Un invierno, á los cuatro años de unión, Bomaro pereció en un naufragio cerca de las columnas de Hércules, y Sónnica se vió dueña absoluta de una inmensa fortuna y señora de toda una ciudad, sobre la que imperaba por su riqueza y su buen corazón. Libertó esclavos en memoria del infortunado navegante, envió ofrendas valiosas á todos los templos de Sagunto, alzó en la Acrópolis un monumento funerario en memoria de Bomaro, haciendo venir para ello marmolistas de Atenas. Con sus liberalidades se hizo perdonar su origen, logrando que la ciudad, huraña y de costumbres austeras, tolerase su vida alegre y desenfadada, que era una resurrección de las costumbres atenienses en medio de la sobriedad ibérica.

Pasado el luto de la viudez, dió cenas en su casa de campo, que duraron hasta el alba; hizo venir del Ática famosas aulétridas que con las flautas enloquecían á la juventud saguntina; sus naves emprendían viajes sin más objeto comercial que traerla raros perfumes del Asia, telas de Egipto y caprichosos adornos de Cartago; y su fama se extendió tanto tierra adentro, que algunos reyecillos de la Celtiberia llegaban á Sagunto con el deseo de conocer aquella mujer asombrosa, sabia como un sacerdote y hermosa como una deidad. Los griegos admirábanla, viendo acrecerse con ella la influencia de su raza sobre los primitivos saguntinos, que la elogiaban por su desinterés. Y así vivía: sin entrar en su casa otras mujeres que las esclavas, flautistas y danzarinas; rodeada de hombres que la deseaban, pero sin entregarse á ninguno de ellos; tratándolos con una franqueza varonil, permitiéndose enloquecedoras intimidades, pero sin llegar nunca á la regia limosna de su cuerpo; y pensando siempre en Atenas, la ciudad luminosa que guardaba su pasado, y cuyas costumbres intentaba resucitar.

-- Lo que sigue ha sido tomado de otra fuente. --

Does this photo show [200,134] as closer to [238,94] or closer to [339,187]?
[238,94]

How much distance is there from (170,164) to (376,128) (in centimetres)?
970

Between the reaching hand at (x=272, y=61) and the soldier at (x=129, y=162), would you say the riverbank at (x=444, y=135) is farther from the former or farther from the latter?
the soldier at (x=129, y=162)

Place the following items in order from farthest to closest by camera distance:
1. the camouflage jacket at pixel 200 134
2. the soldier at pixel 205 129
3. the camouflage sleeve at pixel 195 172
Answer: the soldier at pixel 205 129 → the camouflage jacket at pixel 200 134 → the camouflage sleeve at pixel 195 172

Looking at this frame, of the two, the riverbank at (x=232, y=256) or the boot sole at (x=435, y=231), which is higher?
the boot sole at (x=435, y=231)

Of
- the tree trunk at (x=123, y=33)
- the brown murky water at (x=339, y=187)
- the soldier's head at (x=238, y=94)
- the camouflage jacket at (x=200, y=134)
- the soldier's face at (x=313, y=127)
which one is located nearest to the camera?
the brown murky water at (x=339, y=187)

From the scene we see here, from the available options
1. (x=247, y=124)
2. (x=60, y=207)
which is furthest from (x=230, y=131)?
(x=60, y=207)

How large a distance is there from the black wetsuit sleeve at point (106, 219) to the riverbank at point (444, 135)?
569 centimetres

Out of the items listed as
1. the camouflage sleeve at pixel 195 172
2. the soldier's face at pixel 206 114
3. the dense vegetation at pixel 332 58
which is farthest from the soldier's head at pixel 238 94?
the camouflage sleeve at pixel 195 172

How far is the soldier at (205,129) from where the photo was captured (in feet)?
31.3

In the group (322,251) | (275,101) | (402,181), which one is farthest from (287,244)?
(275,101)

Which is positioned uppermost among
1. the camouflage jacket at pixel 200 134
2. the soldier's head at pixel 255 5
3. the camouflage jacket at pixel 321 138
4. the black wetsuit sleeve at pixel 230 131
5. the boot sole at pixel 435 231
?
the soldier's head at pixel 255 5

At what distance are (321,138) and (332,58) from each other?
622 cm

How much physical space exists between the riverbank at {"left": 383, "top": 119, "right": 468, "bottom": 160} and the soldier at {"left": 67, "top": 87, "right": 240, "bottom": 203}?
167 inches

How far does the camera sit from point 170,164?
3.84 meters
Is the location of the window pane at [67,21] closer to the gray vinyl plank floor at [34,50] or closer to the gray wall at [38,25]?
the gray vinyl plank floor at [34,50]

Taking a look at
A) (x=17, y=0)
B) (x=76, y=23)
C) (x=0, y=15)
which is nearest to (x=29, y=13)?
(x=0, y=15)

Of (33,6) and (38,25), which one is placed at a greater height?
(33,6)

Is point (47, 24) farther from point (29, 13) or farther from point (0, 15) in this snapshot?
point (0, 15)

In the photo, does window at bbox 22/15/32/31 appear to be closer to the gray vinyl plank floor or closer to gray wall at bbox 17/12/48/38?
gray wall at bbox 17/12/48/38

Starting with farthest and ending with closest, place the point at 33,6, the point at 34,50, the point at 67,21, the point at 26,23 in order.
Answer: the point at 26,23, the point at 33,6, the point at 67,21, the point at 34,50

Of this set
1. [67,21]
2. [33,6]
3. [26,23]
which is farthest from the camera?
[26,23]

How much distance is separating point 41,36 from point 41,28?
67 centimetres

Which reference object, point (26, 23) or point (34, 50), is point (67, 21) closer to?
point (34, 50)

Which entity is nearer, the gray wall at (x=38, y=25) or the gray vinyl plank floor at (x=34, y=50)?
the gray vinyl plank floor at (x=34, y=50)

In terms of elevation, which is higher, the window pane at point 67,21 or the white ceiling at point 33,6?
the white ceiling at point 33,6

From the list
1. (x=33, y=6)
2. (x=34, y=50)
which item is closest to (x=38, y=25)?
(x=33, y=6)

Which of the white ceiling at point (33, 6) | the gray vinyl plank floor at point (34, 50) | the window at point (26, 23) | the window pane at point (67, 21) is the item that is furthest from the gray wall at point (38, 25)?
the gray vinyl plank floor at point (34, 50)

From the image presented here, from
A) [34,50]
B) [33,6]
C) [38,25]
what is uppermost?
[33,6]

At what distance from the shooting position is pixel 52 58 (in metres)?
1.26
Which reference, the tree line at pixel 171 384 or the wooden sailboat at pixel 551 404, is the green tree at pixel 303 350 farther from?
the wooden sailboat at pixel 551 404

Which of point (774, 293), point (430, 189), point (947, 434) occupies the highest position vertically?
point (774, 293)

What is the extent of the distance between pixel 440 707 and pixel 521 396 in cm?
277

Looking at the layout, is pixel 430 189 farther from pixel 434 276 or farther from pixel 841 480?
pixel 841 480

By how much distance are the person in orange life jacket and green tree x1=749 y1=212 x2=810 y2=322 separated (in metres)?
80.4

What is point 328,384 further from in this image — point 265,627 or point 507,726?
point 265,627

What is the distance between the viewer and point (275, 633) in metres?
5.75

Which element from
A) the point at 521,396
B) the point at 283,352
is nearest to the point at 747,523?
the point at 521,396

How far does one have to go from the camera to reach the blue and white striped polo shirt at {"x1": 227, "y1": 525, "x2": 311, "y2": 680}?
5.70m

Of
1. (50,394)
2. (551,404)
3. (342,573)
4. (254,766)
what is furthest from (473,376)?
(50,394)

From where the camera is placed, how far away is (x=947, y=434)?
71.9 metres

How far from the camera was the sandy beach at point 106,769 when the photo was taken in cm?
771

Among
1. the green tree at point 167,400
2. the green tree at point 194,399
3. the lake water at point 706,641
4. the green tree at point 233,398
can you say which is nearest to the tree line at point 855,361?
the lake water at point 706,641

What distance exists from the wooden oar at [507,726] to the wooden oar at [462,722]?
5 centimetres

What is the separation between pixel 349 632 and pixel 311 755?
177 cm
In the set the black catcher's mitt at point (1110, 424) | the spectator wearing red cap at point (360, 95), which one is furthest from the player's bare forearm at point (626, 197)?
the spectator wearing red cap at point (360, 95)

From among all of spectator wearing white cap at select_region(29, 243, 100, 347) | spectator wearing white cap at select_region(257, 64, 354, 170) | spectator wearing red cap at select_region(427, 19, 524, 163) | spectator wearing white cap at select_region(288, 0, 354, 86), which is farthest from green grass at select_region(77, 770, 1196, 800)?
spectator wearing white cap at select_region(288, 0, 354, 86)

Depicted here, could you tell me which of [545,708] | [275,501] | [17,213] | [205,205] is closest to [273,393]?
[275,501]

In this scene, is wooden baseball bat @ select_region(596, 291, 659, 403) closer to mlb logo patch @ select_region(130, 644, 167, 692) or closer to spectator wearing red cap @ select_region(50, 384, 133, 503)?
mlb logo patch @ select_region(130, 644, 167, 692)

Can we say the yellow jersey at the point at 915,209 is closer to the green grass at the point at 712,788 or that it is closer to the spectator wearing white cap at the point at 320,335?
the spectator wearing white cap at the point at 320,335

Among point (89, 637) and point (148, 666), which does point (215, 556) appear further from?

Eufobias el filósofo, al llegar á este punto de su relación, afirmaba con gran energía la pureza de Sónnica. Á pesar de lo que dijeran las griegas del barrio de los mercaderes, Sónnica no tenía amantes: lo afirmaba él, que era la peor lengua de la ciudad. Varias veces se había sentido inclinada hacia alguno de sus comensales. Alorco, el hijo de un reyecillo de la Celtiberia que vivía en Sagunto y frecuentaba mucho su casa, había causado en ella alguna impresión con su belleza varonil y fiera de hijo de las montañas. Pero en el momento decisivo retrocedía Sónnica, como quien teme descender y confundirse con una raza inferior. El recuerdo del Ática ocupaba por completo su imaginación. Si hubiese abordado á aquellas costas algún joven ateniense, bello como Alcibíades, cantando versos, modelando estatuas y mostrando habilidades y destrezas como en los Juegos Olímpicos, tal vez hubiera caído en sus brazos; pero su castidad continuaba segura entre los celtíberos arrogantes que iban á todas las fiestas oliendo á caballo y con la espada en el flanco, ó los afeminados hijos de comerciantes, rizados, chorreando perfumes y acariciando á los pequeños esclavos que les acompañaban en el baño.